Hence $1-\epsilon \lt $$x\over(x+7)$ for some $x \in \mathbb{R^+}$

Therefore $SupA = 1$

Are either of these methods of proving supremum correct? If both, which one is better? If neither, how do i do it?

Note: please excuse poor formatting, haven't learnt how to do it yet

Answer 1

Your first method has a big flaw: from $x+7\ge7$ it doesn't follow that $$ (1-\alpha)(x+7)\ge7 $$ For instance, if $\alpha=1/2$ and $x=1$, $$ (1-\alpha)(x+7)=\frac{1}{2}\cdot8=4<7 $$

Indeed, with this false statement, you conclude that $\alpha<x/(x+7)$ for every $x\in\mathbb{R}^+$, which is certainly false when $0<\alpha<1$.

What you want to prove is that $\alpha<x/(x+7)$ for (at least) one $x\in\mathbb{R}^+$. The inequality is equivalent to $\alpha<1-\frac{7}{x+7}$, that is $$ \frac{7}{x+7}<1-\alpha $$ or $$ x>\frac{7}{1-\alpha}-7=\frac{7\alpha}{1-\alpha} $$ which is certainly satisfied for some (actually infinitely many) $x\in\mathbb{R}^+$.

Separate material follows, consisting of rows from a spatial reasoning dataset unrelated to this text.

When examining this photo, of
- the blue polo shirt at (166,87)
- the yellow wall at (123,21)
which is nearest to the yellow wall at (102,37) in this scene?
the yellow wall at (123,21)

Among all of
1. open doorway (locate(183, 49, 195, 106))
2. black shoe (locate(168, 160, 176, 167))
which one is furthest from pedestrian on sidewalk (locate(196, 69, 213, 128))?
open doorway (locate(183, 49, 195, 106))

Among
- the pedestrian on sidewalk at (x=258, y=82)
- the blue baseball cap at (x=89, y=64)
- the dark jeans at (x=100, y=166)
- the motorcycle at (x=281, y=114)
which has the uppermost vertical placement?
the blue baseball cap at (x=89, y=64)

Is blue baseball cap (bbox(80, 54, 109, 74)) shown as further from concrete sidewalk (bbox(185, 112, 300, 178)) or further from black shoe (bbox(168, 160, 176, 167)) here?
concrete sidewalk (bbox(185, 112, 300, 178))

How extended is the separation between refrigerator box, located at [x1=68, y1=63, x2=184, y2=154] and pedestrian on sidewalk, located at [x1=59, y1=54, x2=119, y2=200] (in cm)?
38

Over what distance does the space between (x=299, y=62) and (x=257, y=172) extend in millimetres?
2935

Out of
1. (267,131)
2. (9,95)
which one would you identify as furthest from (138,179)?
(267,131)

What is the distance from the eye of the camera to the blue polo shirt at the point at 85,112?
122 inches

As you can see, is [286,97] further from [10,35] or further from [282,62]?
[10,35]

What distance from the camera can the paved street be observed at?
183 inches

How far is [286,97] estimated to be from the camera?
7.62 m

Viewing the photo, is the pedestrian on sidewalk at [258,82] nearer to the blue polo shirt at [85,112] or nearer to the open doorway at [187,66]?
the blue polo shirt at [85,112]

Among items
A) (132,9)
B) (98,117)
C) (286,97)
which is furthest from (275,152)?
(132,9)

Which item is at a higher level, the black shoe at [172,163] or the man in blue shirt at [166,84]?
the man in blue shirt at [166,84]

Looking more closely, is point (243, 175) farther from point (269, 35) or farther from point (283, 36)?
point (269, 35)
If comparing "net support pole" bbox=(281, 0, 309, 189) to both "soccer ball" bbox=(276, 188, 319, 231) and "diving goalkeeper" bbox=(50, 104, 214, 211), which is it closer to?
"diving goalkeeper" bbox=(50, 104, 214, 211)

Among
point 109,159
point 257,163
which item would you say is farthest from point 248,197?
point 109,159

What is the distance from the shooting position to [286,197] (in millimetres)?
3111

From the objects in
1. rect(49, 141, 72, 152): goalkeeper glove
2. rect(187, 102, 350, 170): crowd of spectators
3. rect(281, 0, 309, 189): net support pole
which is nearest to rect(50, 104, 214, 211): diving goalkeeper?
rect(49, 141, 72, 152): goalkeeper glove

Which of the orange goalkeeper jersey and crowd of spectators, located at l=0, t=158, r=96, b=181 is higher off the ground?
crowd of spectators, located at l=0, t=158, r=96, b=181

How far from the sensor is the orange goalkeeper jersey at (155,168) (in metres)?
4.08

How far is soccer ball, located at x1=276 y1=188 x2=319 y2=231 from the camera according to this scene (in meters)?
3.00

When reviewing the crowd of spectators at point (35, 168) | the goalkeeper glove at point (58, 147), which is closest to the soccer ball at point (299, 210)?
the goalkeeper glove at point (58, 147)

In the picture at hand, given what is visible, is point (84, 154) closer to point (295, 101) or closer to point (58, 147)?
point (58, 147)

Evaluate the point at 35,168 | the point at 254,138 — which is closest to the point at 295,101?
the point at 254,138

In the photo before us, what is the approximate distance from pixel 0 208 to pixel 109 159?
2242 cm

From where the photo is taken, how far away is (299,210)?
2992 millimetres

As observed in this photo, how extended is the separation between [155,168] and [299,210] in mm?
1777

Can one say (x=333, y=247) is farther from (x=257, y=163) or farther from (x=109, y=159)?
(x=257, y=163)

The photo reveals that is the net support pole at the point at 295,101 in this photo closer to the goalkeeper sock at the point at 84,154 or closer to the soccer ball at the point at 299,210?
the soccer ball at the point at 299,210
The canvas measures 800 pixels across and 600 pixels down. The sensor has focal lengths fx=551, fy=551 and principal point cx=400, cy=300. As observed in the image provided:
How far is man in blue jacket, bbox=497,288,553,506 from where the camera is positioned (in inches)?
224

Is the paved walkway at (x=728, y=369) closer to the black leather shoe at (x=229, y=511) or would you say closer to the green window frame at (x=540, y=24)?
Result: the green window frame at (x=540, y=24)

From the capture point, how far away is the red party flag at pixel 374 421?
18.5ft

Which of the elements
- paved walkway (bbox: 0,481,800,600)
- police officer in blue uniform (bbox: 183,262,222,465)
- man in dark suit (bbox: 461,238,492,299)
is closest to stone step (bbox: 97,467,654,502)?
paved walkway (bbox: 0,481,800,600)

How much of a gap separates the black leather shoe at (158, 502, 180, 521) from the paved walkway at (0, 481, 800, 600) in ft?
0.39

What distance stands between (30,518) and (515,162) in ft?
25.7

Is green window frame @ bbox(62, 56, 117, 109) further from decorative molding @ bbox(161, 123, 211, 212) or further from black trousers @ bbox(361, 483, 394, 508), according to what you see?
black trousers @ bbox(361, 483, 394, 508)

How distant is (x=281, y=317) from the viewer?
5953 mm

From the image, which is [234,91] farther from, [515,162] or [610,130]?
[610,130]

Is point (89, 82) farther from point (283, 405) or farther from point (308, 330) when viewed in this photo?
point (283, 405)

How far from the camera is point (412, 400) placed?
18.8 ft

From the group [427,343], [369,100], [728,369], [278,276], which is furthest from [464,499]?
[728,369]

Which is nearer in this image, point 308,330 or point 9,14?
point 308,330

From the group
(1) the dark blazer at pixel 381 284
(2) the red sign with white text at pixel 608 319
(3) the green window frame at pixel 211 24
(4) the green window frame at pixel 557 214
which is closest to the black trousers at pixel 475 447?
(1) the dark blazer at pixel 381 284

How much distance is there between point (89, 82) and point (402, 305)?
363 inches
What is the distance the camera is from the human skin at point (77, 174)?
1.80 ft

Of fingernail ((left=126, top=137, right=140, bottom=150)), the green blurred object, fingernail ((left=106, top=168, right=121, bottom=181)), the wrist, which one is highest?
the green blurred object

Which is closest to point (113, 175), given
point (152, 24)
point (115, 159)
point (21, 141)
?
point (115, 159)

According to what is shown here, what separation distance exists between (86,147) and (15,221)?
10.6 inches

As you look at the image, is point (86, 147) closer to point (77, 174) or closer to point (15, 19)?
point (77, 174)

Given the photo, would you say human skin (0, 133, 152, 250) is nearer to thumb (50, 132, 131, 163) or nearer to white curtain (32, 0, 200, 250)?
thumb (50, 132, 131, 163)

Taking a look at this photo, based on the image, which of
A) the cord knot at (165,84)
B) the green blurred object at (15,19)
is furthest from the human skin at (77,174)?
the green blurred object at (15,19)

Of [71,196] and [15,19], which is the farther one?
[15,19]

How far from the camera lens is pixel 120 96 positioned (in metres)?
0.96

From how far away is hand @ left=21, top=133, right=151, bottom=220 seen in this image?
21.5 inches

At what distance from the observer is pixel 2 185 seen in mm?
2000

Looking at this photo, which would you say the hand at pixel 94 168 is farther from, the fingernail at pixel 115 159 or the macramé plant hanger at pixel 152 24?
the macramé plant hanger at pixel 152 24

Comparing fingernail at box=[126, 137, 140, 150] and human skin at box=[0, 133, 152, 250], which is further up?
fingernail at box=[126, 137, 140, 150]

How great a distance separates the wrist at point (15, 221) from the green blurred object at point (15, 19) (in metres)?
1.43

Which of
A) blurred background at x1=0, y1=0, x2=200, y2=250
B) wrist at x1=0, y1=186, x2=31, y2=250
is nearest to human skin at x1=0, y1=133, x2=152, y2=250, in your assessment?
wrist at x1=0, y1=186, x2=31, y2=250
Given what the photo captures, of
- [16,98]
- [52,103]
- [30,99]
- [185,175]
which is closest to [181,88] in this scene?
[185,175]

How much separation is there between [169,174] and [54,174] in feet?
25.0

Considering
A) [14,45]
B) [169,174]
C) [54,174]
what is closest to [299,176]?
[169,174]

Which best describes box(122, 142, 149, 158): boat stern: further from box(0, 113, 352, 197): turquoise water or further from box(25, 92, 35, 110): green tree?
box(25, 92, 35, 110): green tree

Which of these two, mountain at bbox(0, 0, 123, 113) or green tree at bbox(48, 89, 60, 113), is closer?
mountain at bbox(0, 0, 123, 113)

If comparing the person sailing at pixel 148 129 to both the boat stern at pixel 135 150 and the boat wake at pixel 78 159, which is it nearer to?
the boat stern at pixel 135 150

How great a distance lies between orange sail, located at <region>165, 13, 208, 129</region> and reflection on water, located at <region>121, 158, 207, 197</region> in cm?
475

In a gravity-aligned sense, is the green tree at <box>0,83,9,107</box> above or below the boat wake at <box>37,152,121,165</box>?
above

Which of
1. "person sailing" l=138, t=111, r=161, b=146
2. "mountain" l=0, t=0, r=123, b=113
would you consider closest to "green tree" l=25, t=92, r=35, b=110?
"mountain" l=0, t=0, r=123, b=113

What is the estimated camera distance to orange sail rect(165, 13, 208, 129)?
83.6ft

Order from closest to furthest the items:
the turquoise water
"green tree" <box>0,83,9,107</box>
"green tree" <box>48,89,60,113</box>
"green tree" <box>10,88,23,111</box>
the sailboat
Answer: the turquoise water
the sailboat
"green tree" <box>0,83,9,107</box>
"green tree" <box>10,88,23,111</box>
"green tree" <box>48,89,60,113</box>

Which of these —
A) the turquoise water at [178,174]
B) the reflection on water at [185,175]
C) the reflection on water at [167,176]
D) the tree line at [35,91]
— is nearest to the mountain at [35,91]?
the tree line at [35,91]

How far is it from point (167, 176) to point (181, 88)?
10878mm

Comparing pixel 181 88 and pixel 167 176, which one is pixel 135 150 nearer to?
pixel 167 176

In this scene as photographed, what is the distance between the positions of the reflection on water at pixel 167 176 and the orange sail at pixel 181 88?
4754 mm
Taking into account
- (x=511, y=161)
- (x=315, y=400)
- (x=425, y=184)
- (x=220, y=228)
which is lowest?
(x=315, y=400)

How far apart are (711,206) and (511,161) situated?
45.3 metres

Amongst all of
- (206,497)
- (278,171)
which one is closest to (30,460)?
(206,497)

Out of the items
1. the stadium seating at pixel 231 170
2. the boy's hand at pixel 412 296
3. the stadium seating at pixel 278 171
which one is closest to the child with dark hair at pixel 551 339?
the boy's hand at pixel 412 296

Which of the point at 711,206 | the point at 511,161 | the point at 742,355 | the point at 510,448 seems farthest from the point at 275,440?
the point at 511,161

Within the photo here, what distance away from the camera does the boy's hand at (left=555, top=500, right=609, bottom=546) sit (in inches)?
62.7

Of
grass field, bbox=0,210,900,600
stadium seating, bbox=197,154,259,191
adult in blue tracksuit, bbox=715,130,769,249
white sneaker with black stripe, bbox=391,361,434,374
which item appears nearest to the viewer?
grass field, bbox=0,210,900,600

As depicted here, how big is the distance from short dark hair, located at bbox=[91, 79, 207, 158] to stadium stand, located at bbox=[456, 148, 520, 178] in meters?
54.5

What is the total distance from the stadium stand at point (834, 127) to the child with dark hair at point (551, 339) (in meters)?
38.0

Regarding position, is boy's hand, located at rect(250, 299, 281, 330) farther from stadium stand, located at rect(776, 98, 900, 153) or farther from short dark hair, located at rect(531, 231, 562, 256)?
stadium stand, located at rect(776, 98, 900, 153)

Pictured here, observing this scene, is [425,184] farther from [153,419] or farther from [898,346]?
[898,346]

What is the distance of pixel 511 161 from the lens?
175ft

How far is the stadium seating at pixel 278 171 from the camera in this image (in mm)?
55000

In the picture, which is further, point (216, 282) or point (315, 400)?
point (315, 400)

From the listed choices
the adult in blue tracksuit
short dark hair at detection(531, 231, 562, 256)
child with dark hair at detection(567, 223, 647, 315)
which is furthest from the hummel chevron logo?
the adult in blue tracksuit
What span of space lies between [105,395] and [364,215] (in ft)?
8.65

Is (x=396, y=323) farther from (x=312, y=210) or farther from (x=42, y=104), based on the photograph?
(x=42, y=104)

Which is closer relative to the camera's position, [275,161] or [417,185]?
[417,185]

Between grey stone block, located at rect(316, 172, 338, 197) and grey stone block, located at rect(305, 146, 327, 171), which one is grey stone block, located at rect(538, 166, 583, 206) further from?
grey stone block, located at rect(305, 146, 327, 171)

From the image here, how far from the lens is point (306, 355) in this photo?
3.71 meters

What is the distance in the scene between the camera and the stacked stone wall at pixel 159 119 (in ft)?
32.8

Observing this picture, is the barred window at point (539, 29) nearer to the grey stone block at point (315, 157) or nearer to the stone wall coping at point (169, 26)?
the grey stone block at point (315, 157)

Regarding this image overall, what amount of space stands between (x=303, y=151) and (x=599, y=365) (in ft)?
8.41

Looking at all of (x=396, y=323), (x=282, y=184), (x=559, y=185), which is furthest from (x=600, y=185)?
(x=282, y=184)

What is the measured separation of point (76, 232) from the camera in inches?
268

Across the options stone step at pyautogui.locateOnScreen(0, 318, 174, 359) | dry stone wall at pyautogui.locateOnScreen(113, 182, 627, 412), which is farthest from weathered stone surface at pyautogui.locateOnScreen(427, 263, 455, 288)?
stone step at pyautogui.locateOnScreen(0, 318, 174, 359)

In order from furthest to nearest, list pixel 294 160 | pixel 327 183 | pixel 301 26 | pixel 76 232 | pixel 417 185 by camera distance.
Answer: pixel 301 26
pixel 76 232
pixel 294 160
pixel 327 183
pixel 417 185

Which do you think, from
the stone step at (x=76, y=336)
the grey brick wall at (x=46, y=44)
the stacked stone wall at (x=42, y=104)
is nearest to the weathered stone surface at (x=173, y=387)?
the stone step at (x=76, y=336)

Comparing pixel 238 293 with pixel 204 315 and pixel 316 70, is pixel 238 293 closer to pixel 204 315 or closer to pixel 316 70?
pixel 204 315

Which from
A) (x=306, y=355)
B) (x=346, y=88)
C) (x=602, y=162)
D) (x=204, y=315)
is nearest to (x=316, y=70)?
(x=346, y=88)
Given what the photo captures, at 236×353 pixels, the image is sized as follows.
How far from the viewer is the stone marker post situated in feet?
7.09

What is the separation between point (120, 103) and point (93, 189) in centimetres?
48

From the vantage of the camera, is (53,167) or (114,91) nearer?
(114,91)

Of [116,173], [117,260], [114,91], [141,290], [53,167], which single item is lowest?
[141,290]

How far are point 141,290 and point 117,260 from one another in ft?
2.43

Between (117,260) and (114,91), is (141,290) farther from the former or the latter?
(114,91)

The second method is essentially the same: for $\varepsilon>0$ you want to see that there exists $x\in\mathbb{R}^+$ such that $$ 1-\varepsilon<\frac{x}{x+7} $$ that is $$ \varepsilon>\frac{7}{x+7} $$ that's equivalent to $$ x>\frac{7}{\varepsilon}-7 $$ Thus, taking $x=7/\varepsilon$ you are done.

There is also a third method, in this case.

Clearly, any $\alpha\le0$ is not an upper bound for the set $A$. Assume $0<\alpha<1$: we show that $$ \frac{1+\alpha}{2}\in A $$ Indeed $$ \frac{1+\alpha}{2}=\frac{x}{x+7} $$ becomes $$ (1+\alpha)x+7(1+\alpha)=2x $$ that is $$ x=\frac{7(1+\alpha)}{1-\alpha}\in\mathbb{R}^+ $$ Since $\alpha<\frac{1+\alpha}{2}$, we conclude $\alpha$ is not an upper bound for $A$.

Answer 2

The second method looks fine.

The first method is incorrect. You wrote $x+7\ge 7$ and then $$(1-\alpha)(x+7)>7$$ That's your mistake.

Remark: If you know how the $\sup$ is characterized by limits of sequences, then you can easily show your result using the fact that $$\lim_{n\to +\infty}\frac{n}{n+7}=1$$

Edit For your curiosity: If $A$ is an upper-bounded non-empty set and $s\in\mathbb{R}$, to show that $s=\sup A$ you can simply show that $s$ is an upper-bound of $A$ and that there exists a sequence $(a_n)_{n\in\mathbb{N}}$ of elements in $A$ (i.e $\forall n\in\mathbb{N},a_n\in A$) such that $\lim\limits_{n\to +\infty}a_n=s$. That's because if such a sequence exists, it means that $$\forall\varepsilon>0,\exists N\in\mathbb{N},\forall n\ge N,s-\varepsilon<a_n\le 1$$ and in particular $s-\varepsilon<a_N$ with $a_N\in A$. In fact, you can also prove that if $s=\sup{A}$ then such a sequence exists.